QUOTED PASSAGE:
* * * * * * * * *

# Plastic table trinkets



## budnder (Apr 3, 2020)

Anyone venture a guess if this is going to be turnable? I don't know and will give it a try in a day or so when it finished hardening (cast in Liquid Diamonds...wait...wait...). These were small plastic "rocks" used for table decorations. The bigger one is a multi-color mix, and the smaller one is just clear "rocks". I'll post an update when I attempt to turn it.


----------



## magpens (Apr 3, 2020)

Interesting !

What resin did you use for the cast ?


----------



## budnder (Apr 3, 2020)

magpens said:


> Interesting !
> 
> What resin did you use for the cast ?



Liquid Diamonds, which I did yesterday. With Liquid Diamonds, even if I have the resin warm when I mix it, it still takes 48-72 hours before it's hard to a fingernail (e.g. I can't leave a mark by pressing in hard with my fingernail). I pull it out of the pressure pot after 24 hours, though.


----------



## eharri446 (Apr 4, 2020)

I tried that and they kept popping out as I turned it. I would recommend that you use your eighty grit skew and finish it up with your 220 grit skew.


----------



## budnder (Apr 4, 2020)

Yeah, I can see that it may be a challenge to keep this thing together. When I drilled the smaller one, it was fairly uneventful, though I had to lubricate and go slow, and you could tell the plastic trinkets had a tendency to get a little melty. I drilled it at 3/8" for a single body Compson. The larger blank I drilled at 10mm for a cigar. It chipped out a bit on both ends, but I had enough extra blank to salvage it. I'll let the epoxy set up overnight.

Here's a pic of the Compson tube right before I glued it up:


----------



## budnder (Apr 6, 2020)

Yeah, wouldn't hold together. I put a bit of a finish on the unchipped out middle section, just to see what it might have looked like. There were a few unsightly chips/bubbles between the tube and casting. Either it chipped out a little when I drilled it, or it pulled away slightly during turning. Also, the "look" wasn't all that great, even without those two issues, so I'll call this one a tri-failure...


----------

* * * * * * * * *

INFORMATION SHOWN:
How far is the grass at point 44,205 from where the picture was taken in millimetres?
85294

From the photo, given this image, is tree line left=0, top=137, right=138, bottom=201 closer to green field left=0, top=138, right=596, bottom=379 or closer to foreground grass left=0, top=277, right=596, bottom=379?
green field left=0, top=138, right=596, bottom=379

* * * * * * * * *

WHAT YOU WILL DO:
1. Name every member who posted in the plastic table trinkets thread.
2. In the plastic table trinkets thread, why does the last post call the project a "tri-failure"?
3. Output the plastic table trinkets thread from "Liquid Diamonds, which" up to and including "220 grit skew.".

FULL ANSWERS:
1. budnder, magpens, eharri446

2. The casting wouldn't hold together during turning. There were also unsightly chips and bubbles between the tube and the casting, and the look wasn't very good even apart from those two issues. That makes three problems.

3.
Liquid Diamonds, which I did yesterday. With Liquid Diamonds, even if I have the resin warm when I mix it, it still takes 48-72 hours before it's hard to a fingernail (e.g. I can't leave a mark by pressing in hard with my fingernail). I pull it out of the pressure pot after 24 hours, though.


----------



## eharri446 (Apr 4, 2020)

I tried that and they kept popping out as I turned it. I would recommend that you use your eighty grit skew and finish it up with your 220 grit skew.